▸ **WHAT YOU NEED TO DO**:
Can you transcribe, character for character, the records below from the line holding "What is the proximity" through the line holding "How distant from", with both of those lines included and nothing else?

--- begin MATERIAL FOR THIS EXERCISE ---

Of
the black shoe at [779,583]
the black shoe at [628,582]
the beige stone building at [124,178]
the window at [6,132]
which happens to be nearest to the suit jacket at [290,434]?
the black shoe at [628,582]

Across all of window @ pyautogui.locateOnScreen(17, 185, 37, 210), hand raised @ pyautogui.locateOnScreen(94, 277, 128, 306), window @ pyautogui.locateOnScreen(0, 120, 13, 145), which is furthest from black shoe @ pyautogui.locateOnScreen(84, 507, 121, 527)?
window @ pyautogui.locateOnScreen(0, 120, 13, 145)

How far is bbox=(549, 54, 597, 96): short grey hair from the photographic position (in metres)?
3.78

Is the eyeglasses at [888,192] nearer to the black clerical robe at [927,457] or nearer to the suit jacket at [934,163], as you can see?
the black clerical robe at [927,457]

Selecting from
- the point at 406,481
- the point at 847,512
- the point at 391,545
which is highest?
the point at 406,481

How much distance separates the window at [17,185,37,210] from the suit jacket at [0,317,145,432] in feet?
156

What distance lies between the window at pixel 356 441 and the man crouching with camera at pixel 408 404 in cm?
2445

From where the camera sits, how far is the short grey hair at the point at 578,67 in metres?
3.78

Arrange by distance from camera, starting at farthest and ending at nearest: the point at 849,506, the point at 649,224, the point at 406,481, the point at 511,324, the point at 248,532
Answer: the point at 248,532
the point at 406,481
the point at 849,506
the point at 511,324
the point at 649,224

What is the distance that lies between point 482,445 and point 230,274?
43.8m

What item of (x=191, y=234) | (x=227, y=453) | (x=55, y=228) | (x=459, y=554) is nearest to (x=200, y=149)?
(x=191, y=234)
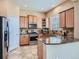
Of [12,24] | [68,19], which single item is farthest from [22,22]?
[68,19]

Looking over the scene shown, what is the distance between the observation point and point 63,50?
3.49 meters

--- end MATERIAL FOR THIS EXERCISE ---
--- begin MATERIAL FOR THIS EXERCISE ---

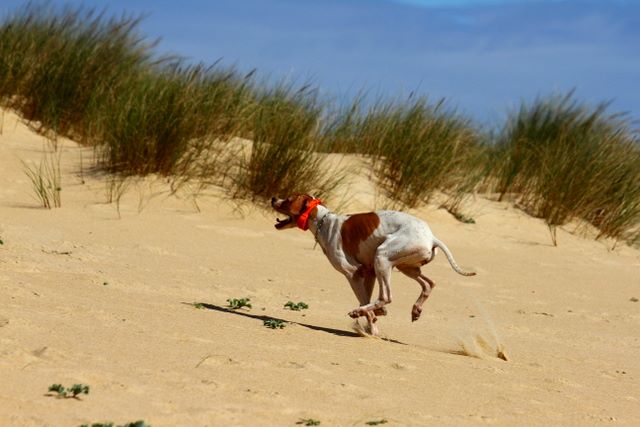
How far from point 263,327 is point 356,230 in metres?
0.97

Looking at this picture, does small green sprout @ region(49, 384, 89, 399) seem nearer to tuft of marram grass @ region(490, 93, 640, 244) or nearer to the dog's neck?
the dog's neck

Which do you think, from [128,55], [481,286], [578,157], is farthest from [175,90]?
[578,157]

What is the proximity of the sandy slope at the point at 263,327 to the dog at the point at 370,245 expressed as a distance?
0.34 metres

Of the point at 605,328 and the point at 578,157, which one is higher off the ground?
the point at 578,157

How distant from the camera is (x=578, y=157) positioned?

--- end MATERIAL FOR THIS EXERCISE ---

▸ **ANSWER TO THIS EXERCISE**:
What is the proximity of the sandy slope at the point at 263,327 to the dog at the point at 370,245 expressed as a distance?
0.34 metres

Of the point at 605,328 and the point at 578,157, which one is higher off the ground?
the point at 578,157

How distant from the camera is (x=578, y=157) positioned?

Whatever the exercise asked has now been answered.